I’ve never had a problem with either prong of the eternal universe vs. ternal universe antinomy. I don’t see why a universe with a beginning in time cannot be sustained by something general and abstract, something that exists “outside time” so to speak, something that always exists and exists everywhere. It serves as the “basis” of existence, not a “cause” (which by definition must come before the universe in time). I also have no trouble understanding a universe that always existed–no beginning, retroactively eternal–as it too can be accounted for with an abstract, timeless foundation that always is and is everywhere (you said yourself that the universe “just is”–so why not an eternal universe?). If we have no problem imagining the universe continuing forever into the future, the past is just the inverse of this. So why is there all of a sudden a problem just because we inversed it?
You know, for a nice guy, you sure seem to have no hesitation being mean to people.

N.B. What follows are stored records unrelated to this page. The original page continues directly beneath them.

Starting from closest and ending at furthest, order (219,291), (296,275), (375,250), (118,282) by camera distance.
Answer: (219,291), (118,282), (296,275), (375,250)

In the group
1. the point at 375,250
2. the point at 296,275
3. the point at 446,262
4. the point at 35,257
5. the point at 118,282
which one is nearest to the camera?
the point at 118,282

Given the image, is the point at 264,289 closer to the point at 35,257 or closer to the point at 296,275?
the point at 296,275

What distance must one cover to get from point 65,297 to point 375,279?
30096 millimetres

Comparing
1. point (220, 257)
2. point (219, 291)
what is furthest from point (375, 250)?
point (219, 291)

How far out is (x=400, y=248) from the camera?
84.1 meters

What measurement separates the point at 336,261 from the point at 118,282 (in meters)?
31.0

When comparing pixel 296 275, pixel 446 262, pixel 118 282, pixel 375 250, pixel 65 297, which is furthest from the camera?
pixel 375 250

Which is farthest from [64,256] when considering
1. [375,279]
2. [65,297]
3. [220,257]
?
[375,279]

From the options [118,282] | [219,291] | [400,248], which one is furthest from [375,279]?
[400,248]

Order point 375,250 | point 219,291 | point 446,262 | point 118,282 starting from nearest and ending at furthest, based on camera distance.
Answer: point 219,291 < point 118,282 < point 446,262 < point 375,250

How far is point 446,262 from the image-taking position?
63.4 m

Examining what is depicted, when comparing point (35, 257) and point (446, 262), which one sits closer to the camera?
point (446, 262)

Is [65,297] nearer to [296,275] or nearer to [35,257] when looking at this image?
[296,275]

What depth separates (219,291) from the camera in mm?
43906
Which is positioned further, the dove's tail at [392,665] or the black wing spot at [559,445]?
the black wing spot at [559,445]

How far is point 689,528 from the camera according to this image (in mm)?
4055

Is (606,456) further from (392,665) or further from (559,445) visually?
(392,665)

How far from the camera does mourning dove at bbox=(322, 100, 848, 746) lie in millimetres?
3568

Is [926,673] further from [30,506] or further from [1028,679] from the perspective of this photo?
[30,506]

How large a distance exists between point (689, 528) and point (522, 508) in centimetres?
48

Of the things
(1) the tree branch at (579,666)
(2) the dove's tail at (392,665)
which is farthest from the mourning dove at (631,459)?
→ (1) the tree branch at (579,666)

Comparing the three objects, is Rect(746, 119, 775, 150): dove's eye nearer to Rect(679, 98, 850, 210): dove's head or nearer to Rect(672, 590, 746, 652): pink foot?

I think the latter has been debunked and scientists now-a-days believe only in the BB theory. That’s not to say they’ve got everything figured out–just that, based on the accepted model, they don’t predict the expansion to one day stop and under the influence of gravity start contracting into a Big Crunch. But the fact that their mathematical models can’t even predict what happened exactly at the moment of the BB (they can predict everything that’s happened in the history of the universe up to one Plank unit of time after the BB, and before that, their guess is as good as anybody else’s). Some have taken advantage of this fact to propose that in that Plank sized period of time, the universe wasn’t actually maximally condensed into a true singularity but was condensed just so very close to a singularity before which is was contracting into that very-close-to-singularity state–much like the cyclical universe that you proposed as the second possibility.
WendyDarling:
Consciousness, the concentration, has always been. Eternal, immutable. What it became is a whole ‘nother can of worms. Let’s stick with my idea. No paradox. Our forever chicken has been found, but what has our chicken produced?
An egg?What is an ‘egg’ and how many? Then have those eggs done stuff too?
WendyDarling:
Where am I going wrong? Where is the paradox? The logical misstep?
Creation cannot create itself, therefore it has always existed.
The way I imagine a universe with a beginning in time is that it exists because it rests upon an abstract, atemporal foundation–which is to say, a foundation that doesn’t come into existence at a certain point in time but “always is”. ← And even that is a poor use of language–not like it exists through time (as though at any point, it could stop existing) but outside time such that thinking about it as a time-bound entity doesn’t make sense. With that, it is master over time, not visa-versa. It can dictate the nature of time–what it does, how it works, whether or not it has a beginning. A beginning to time is neither here nor there to it, just as is eternal time. If there is a beginning to time, it just means that this foundation for existence is such that the universe it creates is one with a beginning to time. Maybe a different kind of foundation would be suited to a universe without a beginning to time.